+++ TESTO CITATO +++

Dopo essersi recato in Germania per studiare l’uso del colore nel cinema, nel 1956 realizzò il primo film a colori portoghese, Il pittore e la citta, un documentario ancora una volta ambientato a Porto. Ai cortometraggi Il pane (1959) e I quadri di mio fratello Julio (1959) seguì Atto della primavera (1963), che il critico Henrique Costa definì «il primo film politico del Portogallo»: è la rappresentazione della Passione di Cristo in un piccolo villaggio di contadini, un’opera nella quale la Resurrezione di Gesù arriva dopo un crudo alternarsi di immagini di guerra e di morte. Il cattolicesimo, ebbe a dire Oliveira, «è una religione che permette il peccato. Io non ho mai detto di essere cattolico, perché essere cattolici è molto difficile. Preferisco pensarmi come un grande peccatore».
Nell’ottobre 1963, mentre Atto della primavera veniva proiettato nelle sale di Parigi, il regista fu arrestato dalla PIDE, la polizia politica portoghese, e interrogato per dieci giorni: a liberarlo fu l’interessamento dell’amico Manuel Meneres, un influente sostenitore del regime.
La censura si abbatté anche sul cortometraggio La caccia (1964): l’ultima scena del film, un uomo che sprofonda nelle sabbie mobili mentre i presenti litigano tra loro, dimenticando di prestare soccorso, gli fu fatta sostituire con un finale edificante.
Con l’uscita di scena di Salazar, nel 1968, e soprattutto dopo la Rivoluzione dei Garofani, perse gran parte della propria ricchezza personale, ma acquisì una totale libertà artistica. «Ad un’età in cui molti uomini pensano alla pensione, Oliveira è emerso dall’oscurità come uno dei principali modernisti degli anni ’70, alla pari di Straub, Syberberg e Duras», scrisse il critico statunitense J. Hoberman.
La caccia (1964)
I quattro film realizzati nel decennio compreso tra il 1971 e il 1981 sono stati classificati dalla critica sotto la denominazione di «tetralogia degli amori frustrati». Il passato e il presente (1971), Benilde o la Vergine Madre (1975), Amore di perdizione (1978) e Francisca (1981): quattro storie accomunate dalla presenza di amanti che soffrono, e che sembrano votate a dimostrare l’impossibilità di raggiungere l’amore assoluto nella vita terrena; in ciascuno di questi film la vita di coppia viene turbata da un elemento esterno – sia esso un altro uomo, un’altra donna o un’entità soprannaturale – che partecipa al lento sprofondare degli amanti negli abissi della disperazione.

+++ DATI DI ORIGINE +++

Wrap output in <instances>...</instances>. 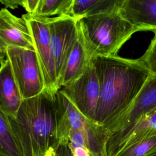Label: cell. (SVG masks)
<instances>
[{"instance_id": "obj_1", "label": "cell", "mask_w": 156, "mask_h": 156, "mask_svg": "<svg viewBox=\"0 0 156 156\" xmlns=\"http://www.w3.org/2000/svg\"><path fill=\"white\" fill-rule=\"evenodd\" d=\"M90 60L100 86L95 122L107 132L130 105L151 74L139 58H126L117 55L96 56Z\"/></svg>"}, {"instance_id": "obj_2", "label": "cell", "mask_w": 156, "mask_h": 156, "mask_svg": "<svg viewBox=\"0 0 156 156\" xmlns=\"http://www.w3.org/2000/svg\"><path fill=\"white\" fill-rule=\"evenodd\" d=\"M55 96L44 90L23 99L16 115L8 116L23 156H45L57 142Z\"/></svg>"}, {"instance_id": "obj_3", "label": "cell", "mask_w": 156, "mask_h": 156, "mask_svg": "<svg viewBox=\"0 0 156 156\" xmlns=\"http://www.w3.org/2000/svg\"><path fill=\"white\" fill-rule=\"evenodd\" d=\"M89 57L117 55L124 44L140 31L118 11L77 20Z\"/></svg>"}, {"instance_id": "obj_4", "label": "cell", "mask_w": 156, "mask_h": 156, "mask_svg": "<svg viewBox=\"0 0 156 156\" xmlns=\"http://www.w3.org/2000/svg\"><path fill=\"white\" fill-rule=\"evenodd\" d=\"M57 138L58 141H68V135L76 130L84 136L91 156H107L108 136L105 129L82 114L60 89L55 96Z\"/></svg>"}, {"instance_id": "obj_5", "label": "cell", "mask_w": 156, "mask_h": 156, "mask_svg": "<svg viewBox=\"0 0 156 156\" xmlns=\"http://www.w3.org/2000/svg\"><path fill=\"white\" fill-rule=\"evenodd\" d=\"M5 54L23 99L35 97L45 90L35 51L9 46L5 49Z\"/></svg>"}, {"instance_id": "obj_6", "label": "cell", "mask_w": 156, "mask_h": 156, "mask_svg": "<svg viewBox=\"0 0 156 156\" xmlns=\"http://www.w3.org/2000/svg\"><path fill=\"white\" fill-rule=\"evenodd\" d=\"M42 19L48 24L57 83L60 89L68 60L79 37L77 20L68 16Z\"/></svg>"}, {"instance_id": "obj_7", "label": "cell", "mask_w": 156, "mask_h": 156, "mask_svg": "<svg viewBox=\"0 0 156 156\" xmlns=\"http://www.w3.org/2000/svg\"><path fill=\"white\" fill-rule=\"evenodd\" d=\"M60 90L82 114L95 122L100 86L94 66L91 60L81 76Z\"/></svg>"}, {"instance_id": "obj_8", "label": "cell", "mask_w": 156, "mask_h": 156, "mask_svg": "<svg viewBox=\"0 0 156 156\" xmlns=\"http://www.w3.org/2000/svg\"><path fill=\"white\" fill-rule=\"evenodd\" d=\"M156 107V77L150 75L128 108L107 129V143L126 133L146 113Z\"/></svg>"}, {"instance_id": "obj_9", "label": "cell", "mask_w": 156, "mask_h": 156, "mask_svg": "<svg viewBox=\"0 0 156 156\" xmlns=\"http://www.w3.org/2000/svg\"><path fill=\"white\" fill-rule=\"evenodd\" d=\"M24 15L28 20L34 38L35 51L43 73L45 90L56 94L60 89L51 51L48 24L42 18H34L27 13Z\"/></svg>"}, {"instance_id": "obj_10", "label": "cell", "mask_w": 156, "mask_h": 156, "mask_svg": "<svg viewBox=\"0 0 156 156\" xmlns=\"http://www.w3.org/2000/svg\"><path fill=\"white\" fill-rule=\"evenodd\" d=\"M0 44L35 51L34 38L24 15L17 17L7 9L0 10Z\"/></svg>"}, {"instance_id": "obj_11", "label": "cell", "mask_w": 156, "mask_h": 156, "mask_svg": "<svg viewBox=\"0 0 156 156\" xmlns=\"http://www.w3.org/2000/svg\"><path fill=\"white\" fill-rule=\"evenodd\" d=\"M118 11L140 31H156V0H121Z\"/></svg>"}, {"instance_id": "obj_12", "label": "cell", "mask_w": 156, "mask_h": 156, "mask_svg": "<svg viewBox=\"0 0 156 156\" xmlns=\"http://www.w3.org/2000/svg\"><path fill=\"white\" fill-rule=\"evenodd\" d=\"M23 99L15 79L9 61L0 66V107L8 115H16Z\"/></svg>"}, {"instance_id": "obj_13", "label": "cell", "mask_w": 156, "mask_h": 156, "mask_svg": "<svg viewBox=\"0 0 156 156\" xmlns=\"http://www.w3.org/2000/svg\"><path fill=\"white\" fill-rule=\"evenodd\" d=\"M156 129V107L141 117L132 127L106 145L107 156H115L120 151Z\"/></svg>"}, {"instance_id": "obj_14", "label": "cell", "mask_w": 156, "mask_h": 156, "mask_svg": "<svg viewBox=\"0 0 156 156\" xmlns=\"http://www.w3.org/2000/svg\"><path fill=\"white\" fill-rule=\"evenodd\" d=\"M78 26L79 37L68 60L61 88L70 84L81 76L85 71L90 61L79 23Z\"/></svg>"}, {"instance_id": "obj_15", "label": "cell", "mask_w": 156, "mask_h": 156, "mask_svg": "<svg viewBox=\"0 0 156 156\" xmlns=\"http://www.w3.org/2000/svg\"><path fill=\"white\" fill-rule=\"evenodd\" d=\"M121 0H73L72 15L76 20L116 12Z\"/></svg>"}, {"instance_id": "obj_16", "label": "cell", "mask_w": 156, "mask_h": 156, "mask_svg": "<svg viewBox=\"0 0 156 156\" xmlns=\"http://www.w3.org/2000/svg\"><path fill=\"white\" fill-rule=\"evenodd\" d=\"M0 156H23L8 115L0 107Z\"/></svg>"}, {"instance_id": "obj_17", "label": "cell", "mask_w": 156, "mask_h": 156, "mask_svg": "<svg viewBox=\"0 0 156 156\" xmlns=\"http://www.w3.org/2000/svg\"><path fill=\"white\" fill-rule=\"evenodd\" d=\"M73 0H38L35 11L33 14L29 15L34 18H52L53 16H68L73 18Z\"/></svg>"}, {"instance_id": "obj_18", "label": "cell", "mask_w": 156, "mask_h": 156, "mask_svg": "<svg viewBox=\"0 0 156 156\" xmlns=\"http://www.w3.org/2000/svg\"><path fill=\"white\" fill-rule=\"evenodd\" d=\"M156 155V129L129 144L115 156H153Z\"/></svg>"}, {"instance_id": "obj_19", "label": "cell", "mask_w": 156, "mask_h": 156, "mask_svg": "<svg viewBox=\"0 0 156 156\" xmlns=\"http://www.w3.org/2000/svg\"><path fill=\"white\" fill-rule=\"evenodd\" d=\"M139 60L150 74L156 77V31L147 50Z\"/></svg>"}, {"instance_id": "obj_20", "label": "cell", "mask_w": 156, "mask_h": 156, "mask_svg": "<svg viewBox=\"0 0 156 156\" xmlns=\"http://www.w3.org/2000/svg\"><path fill=\"white\" fill-rule=\"evenodd\" d=\"M45 156H73L68 141H58L52 146Z\"/></svg>"}, {"instance_id": "obj_21", "label": "cell", "mask_w": 156, "mask_h": 156, "mask_svg": "<svg viewBox=\"0 0 156 156\" xmlns=\"http://www.w3.org/2000/svg\"><path fill=\"white\" fill-rule=\"evenodd\" d=\"M67 139L69 146L71 150L79 147H87L83 135L82 133L77 130H71L68 133Z\"/></svg>"}, {"instance_id": "obj_22", "label": "cell", "mask_w": 156, "mask_h": 156, "mask_svg": "<svg viewBox=\"0 0 156 156\" xmlns=\"http://www.w3.org/2000/svg\"><path fill=\"white\" fill-rule=\"evenodd\" d=\"M38 0H23V5L26 10L27 12V13L32 15L35 11Z\"/></svg>"}, {"instance_id": "obj_23", "label": "cell", "mask_w": 156, "mask_h": 156, "mask_svg": "<svg viewBox=\"0 0 156 156\" xmlns=\"http://www.w3.org/2000/svg\"><path fill=\"white\" fill-rule=\"evenodd\" d=\"M0 2L4 4L5 7L11 8V9H16L19 6L23 5V1L21 0H6V1H0Z\"/></svg>"}, {"instance_id": "obj_24", "label": "cell", "mask_w": 156, "mask_h": 156, "mask_svg": "<svg viewBox=\"0 0 156 156\" xmlns=\"http://www.w3.org/2000/svg\"><path fill=\"white\" fill-rule=\"evenodd\" d=\"M71 151L73 156H91L90 151L87 147H76Z\"/></svg>"}, {"instance_id": "obj_25", "label": "cell", "mask_w": 156, "mask_h": 156, "mask_svg": "<svg viewBox=\"0 0 156 156\" xmlns=\"http://www.w3.org/2000/svg\"><path fill=\"white\" fill-rule=\"evenodd\" d=\"M6 59L5 50L0 44V65H1Z\"/></svg>"}, {"instance_id": "obj_26", "label": "cell", "mask_w": 156, "mask_h": 156, "mask_svg": "<svg viewBox=\"0 0 156 156\" xmlns=\"http://www.w3.org/2000/svg\"><path fill=\"white\" fill-rule=\"evenodd\" d=\"M153 156H156V155H153Z\"/></svg>"}]
</instances>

+++

OBIETTIVI
• 1. Elenca i film che, secondo il testo citato, la critica ha riunito sotto la denominazione di «tetralogia degli amori frustrati».
• 2. Per favore, trascrivi parola per parola tutto ciò che nel testo citato va da "La censura si" giù fino a "statunitense J. Hoberman.".

RISULTATI ATTESI
• 1.
- Il passato e il presente (1971)
- Benilde o la Vergine Madre (1975)
- Amore di perdizione (1978)
- Francisca (1981)

• 2.
La censura si abbatté anche sul cortometraggio La caccia (1964): l’ultima scena del film, un uomo che sprofonda nelle sabbie mobili mentre i presenti litigano tra loro, dimenticando di prestare soccorso, gli fu fatta sostituire con un finale edificante.
Con l’uscita di scena di Salazar, nel 1968, e soprattutto dopo la Rivoluzione dei Garofani, perse gran parte della propria ricchezza personale, ma acquisì una totale libertà artistica. «Ad un’età in cui molti uomini pensano alla pensione, Oliveira è emerso dall’oscurità come uno dei principali modernisti degli anni ’70, alla pari di Straub, Syberberg e Duras», scrisse il critico statunitense J. Hoberman.